* **DATA IN THIS EXERCISE**:
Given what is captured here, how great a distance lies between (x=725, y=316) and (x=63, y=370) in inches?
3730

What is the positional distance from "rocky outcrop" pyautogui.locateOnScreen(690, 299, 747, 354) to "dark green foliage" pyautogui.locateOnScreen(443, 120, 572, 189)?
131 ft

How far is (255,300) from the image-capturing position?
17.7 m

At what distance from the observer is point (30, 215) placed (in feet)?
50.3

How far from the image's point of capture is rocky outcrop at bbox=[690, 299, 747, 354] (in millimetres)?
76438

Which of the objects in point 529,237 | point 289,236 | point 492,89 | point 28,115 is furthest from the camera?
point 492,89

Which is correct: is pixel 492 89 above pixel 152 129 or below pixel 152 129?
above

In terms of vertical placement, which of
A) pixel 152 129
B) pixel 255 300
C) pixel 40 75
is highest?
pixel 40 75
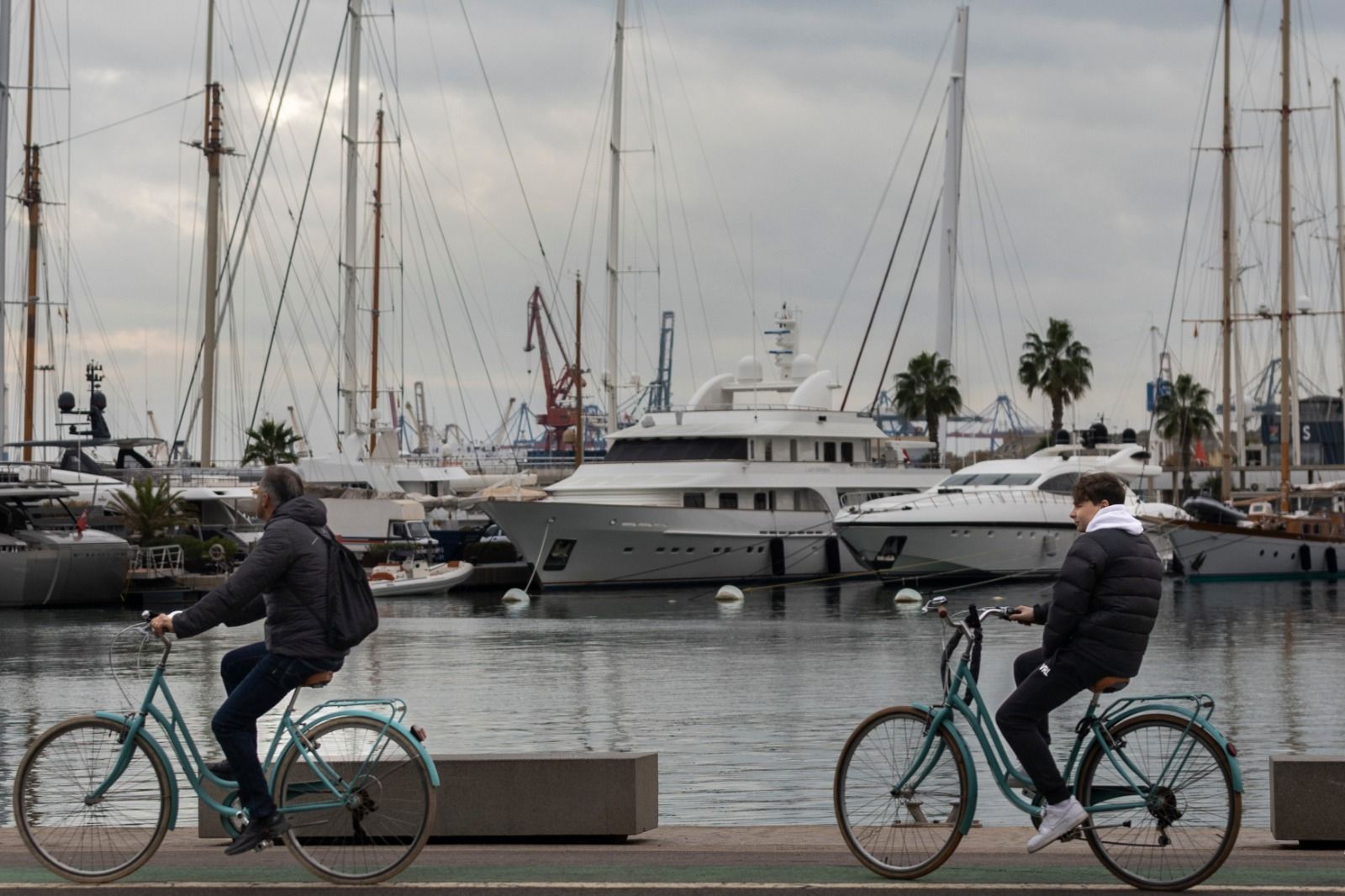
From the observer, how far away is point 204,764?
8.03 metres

* **YOUR OBJECTIVE**: Rewrite the lines above as a numbered list, skipping the blank lines and leaving out the pictures.

* **TASK OUTPUT**:
1. Given what is captured here, how great a distance lies between (x=725, y=316) and (x=63, y=370) in inches?
2. 3730
3. What is the positional distance from "rocky outcrop" pyautogui.locateOnScreen(690, 299, 747, 354) to "dark green foliage" pyautogui.locateOnScreen(443, 120, 572, 189)?
4. 131 ft
5. How far is (255,300) from the image-capturing position?
6. 17.7 m
7. At what distance from the observer is point (30, 215) placed (in feet)?
8. 50.3
9. How far from the image's point of capture is rocky outcrop at bbox=[690, 299, 747, 354] (in millimetres)?
10. 76438
11. Which of the objects in point 529,237 | point 289,236 | point 492,89 | point 28,115 is furthest from the camera?
12. point 492,89
13. Which is correct: is pixel 492 89 above pixel 152 129 or below pixel 152 129?
14. above
15. In terms of vertical placement, which of
16. A) pixel 152 129
17. B) pixel 255 300
18. C) pixel 40 75
19. is highest?
20. pixel 40 75
21. From the observer, how far away is point 204,764?
22. 8.03 metres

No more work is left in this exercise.